PROBLEM REQUIREMENTS —
Take the line that has "As depicted in" in it and every line after it to the end of the entries, and reproduce them exactly.

GIVEN RECORDS —

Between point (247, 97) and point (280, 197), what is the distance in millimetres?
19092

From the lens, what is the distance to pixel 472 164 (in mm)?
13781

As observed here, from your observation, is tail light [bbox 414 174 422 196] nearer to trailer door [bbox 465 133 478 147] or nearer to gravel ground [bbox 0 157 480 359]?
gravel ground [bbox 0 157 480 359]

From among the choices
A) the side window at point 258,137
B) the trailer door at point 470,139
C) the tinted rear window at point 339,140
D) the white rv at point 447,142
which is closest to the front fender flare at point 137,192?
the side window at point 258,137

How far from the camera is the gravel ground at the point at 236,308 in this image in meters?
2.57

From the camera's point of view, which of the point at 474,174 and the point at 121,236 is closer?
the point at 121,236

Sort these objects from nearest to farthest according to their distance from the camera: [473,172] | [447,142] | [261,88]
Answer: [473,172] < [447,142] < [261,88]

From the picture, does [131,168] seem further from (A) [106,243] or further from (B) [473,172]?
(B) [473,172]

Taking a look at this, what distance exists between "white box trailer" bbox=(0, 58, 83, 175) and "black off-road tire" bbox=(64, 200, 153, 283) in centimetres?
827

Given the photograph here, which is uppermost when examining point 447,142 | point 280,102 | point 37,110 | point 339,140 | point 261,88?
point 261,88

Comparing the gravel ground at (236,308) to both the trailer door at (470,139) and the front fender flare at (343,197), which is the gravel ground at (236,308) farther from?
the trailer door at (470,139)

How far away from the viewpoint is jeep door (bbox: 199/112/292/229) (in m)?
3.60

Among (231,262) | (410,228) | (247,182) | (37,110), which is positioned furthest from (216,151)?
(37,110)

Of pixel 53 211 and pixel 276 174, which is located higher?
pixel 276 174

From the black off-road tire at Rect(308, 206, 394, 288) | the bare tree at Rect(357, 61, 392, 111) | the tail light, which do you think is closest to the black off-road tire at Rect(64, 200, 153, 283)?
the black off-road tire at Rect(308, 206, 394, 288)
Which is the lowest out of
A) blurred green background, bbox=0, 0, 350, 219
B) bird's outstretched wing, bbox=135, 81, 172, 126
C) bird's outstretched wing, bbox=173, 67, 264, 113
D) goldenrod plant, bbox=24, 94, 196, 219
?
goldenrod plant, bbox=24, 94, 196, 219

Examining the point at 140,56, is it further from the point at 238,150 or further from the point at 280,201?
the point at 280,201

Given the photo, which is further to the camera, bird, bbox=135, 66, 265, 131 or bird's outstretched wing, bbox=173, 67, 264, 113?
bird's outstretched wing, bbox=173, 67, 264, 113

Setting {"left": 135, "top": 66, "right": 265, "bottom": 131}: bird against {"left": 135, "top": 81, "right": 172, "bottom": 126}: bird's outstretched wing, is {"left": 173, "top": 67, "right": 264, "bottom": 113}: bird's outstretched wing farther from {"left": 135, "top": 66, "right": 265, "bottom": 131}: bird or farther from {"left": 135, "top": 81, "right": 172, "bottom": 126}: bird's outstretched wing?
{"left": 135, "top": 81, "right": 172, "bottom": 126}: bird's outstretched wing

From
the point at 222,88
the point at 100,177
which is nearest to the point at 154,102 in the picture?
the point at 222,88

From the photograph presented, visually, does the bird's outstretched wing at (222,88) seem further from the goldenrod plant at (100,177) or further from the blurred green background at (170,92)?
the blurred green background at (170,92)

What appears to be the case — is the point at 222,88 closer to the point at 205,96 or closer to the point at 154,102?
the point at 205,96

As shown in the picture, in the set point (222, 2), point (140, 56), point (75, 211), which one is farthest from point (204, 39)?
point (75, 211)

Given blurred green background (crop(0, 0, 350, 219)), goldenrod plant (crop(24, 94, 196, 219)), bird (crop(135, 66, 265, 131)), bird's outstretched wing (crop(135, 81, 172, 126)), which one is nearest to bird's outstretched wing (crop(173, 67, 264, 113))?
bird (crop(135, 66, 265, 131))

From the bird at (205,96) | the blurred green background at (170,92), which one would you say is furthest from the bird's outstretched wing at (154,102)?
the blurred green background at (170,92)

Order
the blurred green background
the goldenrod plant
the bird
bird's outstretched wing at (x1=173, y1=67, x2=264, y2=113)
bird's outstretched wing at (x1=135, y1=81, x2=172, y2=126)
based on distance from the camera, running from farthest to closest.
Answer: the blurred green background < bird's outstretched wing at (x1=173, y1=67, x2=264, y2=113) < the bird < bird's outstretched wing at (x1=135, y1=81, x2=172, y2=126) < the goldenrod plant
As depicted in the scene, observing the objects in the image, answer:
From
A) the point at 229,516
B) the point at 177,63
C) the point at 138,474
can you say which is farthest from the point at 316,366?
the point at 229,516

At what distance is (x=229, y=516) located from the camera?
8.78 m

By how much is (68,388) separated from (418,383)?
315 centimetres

TASK SOLUTION —
As depicted in the scene, observing the objects in the image, answer:
From
A) the point at 229,516
B) the point at 177,63
C) the point at 138,474
can you say which is farthest from the point at 316,366?
the point at 229,516

At what distance is (x=229, y=516) located from the camera?
8.78 m

By how much is (68,388) separated from (418,383)?
315 centimetres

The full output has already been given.